§ **Consigne**
D'après l'extrait sur la condamnation de marchands de sommeil à Bobigny, combien de parties civiles les coupables doivent-ils dédommager ?

Le 10 septembre dernier, des prévenus marchands de sommeil ont été condamnées par le tribunal correctionnel de Bobigny « pour l’infraction de soumission de personnes vulnérables ou dépendantes à des conditions d’hébergement indignes », peut-on lire dans un communiqué commun du 18 septembre du tribunal, de la préfecture de la Seine-Saint-Denis, du ministère de la Justice et de l’Agence régionale de Santé.
Le tribunal a prononcé des peines d’emprisonnement d’une durée comprise entre 18 mois et 3 ans, assorties de parties fermes. Des amendes comprises entre 10 000 et 40 000 euros ont également été infligées, de même que des interdictions d’acquérir un bien immobilier et de gérer.
Un plan départemental pour lutter contre les logements insalubres en Seine-Saint-Denis
Les coupables ont également obligation de dédommager 80 parties civiles, parmi lesquelles plusieurs communes.
65 arrêtés préfectoraux pris
Cette décision du tribunal intervient plus d’un an après une opération « d’envergue » qui consistait, dans le cadre d’une enquête ouverte par le parquet de Bobigny, à démanteler « l’un des plus importants réseaux de marchands de sommeil du département de la Seine-Saint-Denis ».

§ **Données d'entrée**
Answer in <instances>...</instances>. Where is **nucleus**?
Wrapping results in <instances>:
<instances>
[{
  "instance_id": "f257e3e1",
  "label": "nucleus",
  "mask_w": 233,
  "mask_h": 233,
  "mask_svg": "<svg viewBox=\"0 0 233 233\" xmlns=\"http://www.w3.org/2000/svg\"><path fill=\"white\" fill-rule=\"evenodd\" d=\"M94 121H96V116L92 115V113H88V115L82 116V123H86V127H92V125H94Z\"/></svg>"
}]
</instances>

§ **Réponse**
80 parties civiles, dont plusieurs communes.